Re^3: When every microsecond counts: Parsing subroutine parameters

by Jenda (Abbot)
on May 17, 2008 at 23:08 UTC ( [id://687154]=note: print w/replies, xml ) Need Help??


in reply to Re^2: When every microsecond counts: Parsing subroutine parameters
in thread When every microsecond counts: Parsing subroutine parameters

I don't think any optimization would help much and thus will not be implemented. I ran a few benchmarks to see how much of the additional overhead is related to the repeated creation of the hash and thus might be removed by reusing the hash:

use Benchmark qw(cmpthese); sub with_hash { my ($one, $two) = @{$_[0]}{'one', 'two'}; } sub wo_hash { my ($one, $two) = @{{@_}}{'one', 'two'}; } my %h = (one => undef, two => undef); cmpthese(1000000, { wo_hash => sub { wo_hash(one => 7, two => 9) }, with_hash => sub { with_hash({one => 7, two => 9}) }, with_consthash => sub { with_hash(\%h) }, with_consthash_mod => sub { @h{'one','two'} = (8,1); with_hash(\%h +) }, with_consthash_modd => sub { @h{'one','two'} = (8,1); with_hash(\% +h); @h{'one','two'}=() }, with_consthash_moddL => sub { local @h{'one','two'} = (8,1); with_ +hash(\%h);}, with_consthash_moddRA => sub { @h{'one','two'} = (8,1); my @r=with +_hash(\%h); @h{'one','two'}=(); @r }, with_consthash_moddRS => sub { @h{'one','two'} = (8,1); my $r=with +_hash(\%h); @h{'one','two'}=(); $r }, });
As you can see I tried to pass a completely constant hash, that looked OK, much better than foo({one => 1, two => 2}) (1002004/s vs 424628/s on my computer with Perl 5.8.8), the problem is that once I modified the values in the hash before the call the gain got much smaller (634921/s vs 424628/s). And the problem was that the values were kept in the hash between invocations ... which doesn't matter for numbers, but would matter for huge strings or for references. So I had to clear the values. undef()ing the whole hash destroyed any gain whatsoever, setting the values to undef took me to just 489237/s vs 424628/s. And that was if the called subroutine did not need to return anything!

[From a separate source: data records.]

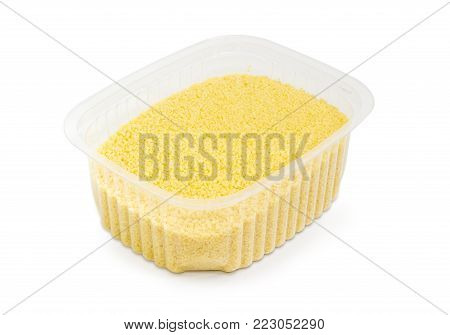 Uncooked couscous in the small semi transparent plastic container on a white background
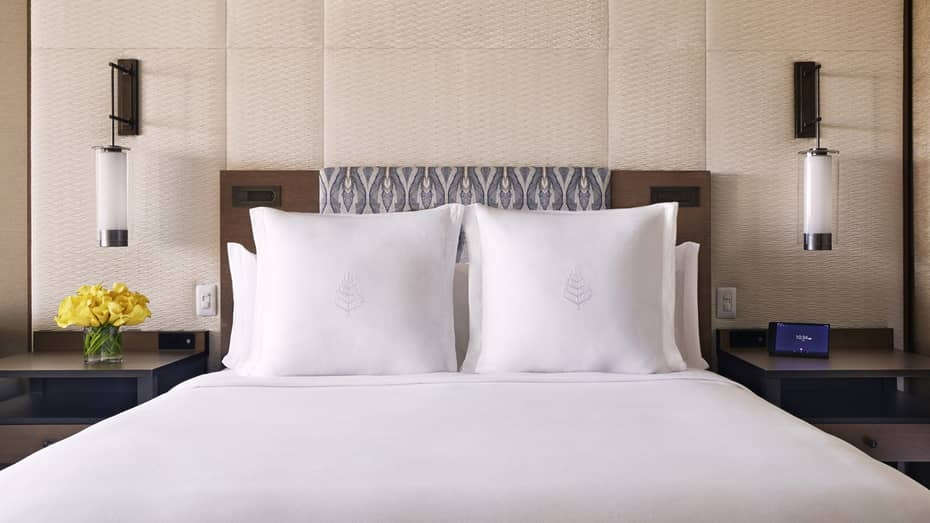Partial Ocean-View room bed with white pillows with Four Seasons logo, wood headboard, wall panel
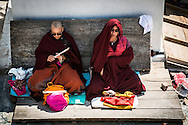 Two monks sit in the shade meditating and reading scriptures at the side of the Boudhanath stupa in Kathmandu, Nepal.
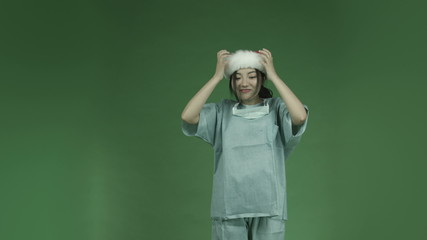 young asian adult woman doctor surgeon isolated on green-screen
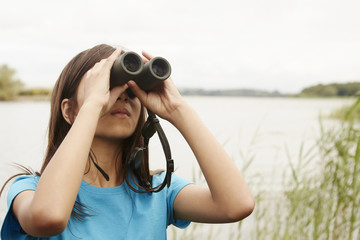 A young girl, a birdwatcher with binoculars.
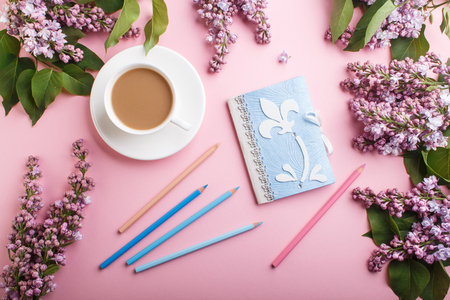 Purple lilac flowers and a cup of coffee  with notebook and colored pencils on pastel pink
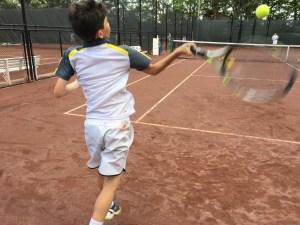 Junior tennis player hitting a forehand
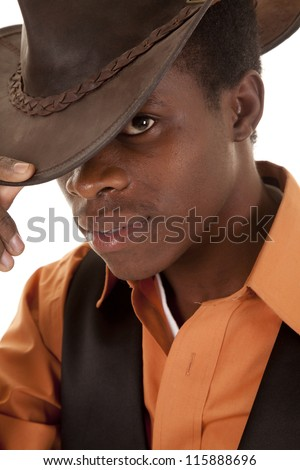 a close up of a cowboy holding on to the brim of his hat with a serious expression on his face - stock photo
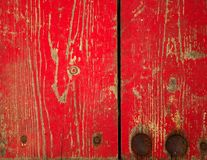 Wood panel with chipped red paint. Grunge Style. Red paint on antique wood panels Stock Photos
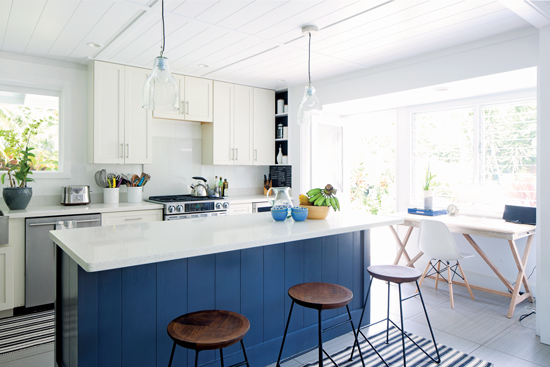 Bright and white kitchen with white quartz countertops and a navy blue paneled island.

I tried to use local() on the hash slice or assign the return value into a variable, but that just made things worse, in case the function was supposed to return a list, even worse than the normal inline hash version.

So even if perl created a hash for the subroutine just once, kept it and just modified and removed the values for each call, the speed gain would be fairly small. For a fairly high price both in memory footprint and code complexity.

The only thing that might really help would be to convert the named parameter calls into positional on compile time. The catch is that it would require that Perl knows, at the time it compiles the call, all named parameters the subroutine/method can take and the order in which they are expected while converted to positional. Which is completely out of question for methods.

I'm afraid we have to live with the overhead and in the rare case it actually matters, change the subroutine/method to use positional params.

Replies are listed 'Best First'.
Re^4: When every microsecond counts: Parsing subroutine parameters
by BrowserUk (Patriarch) on May 18, 2008 at 00:39 UTC
    I'm afraid we have to live with the overhead...

    There is another alternative. Don't use named parameters.

    Why does anyone use named parameters?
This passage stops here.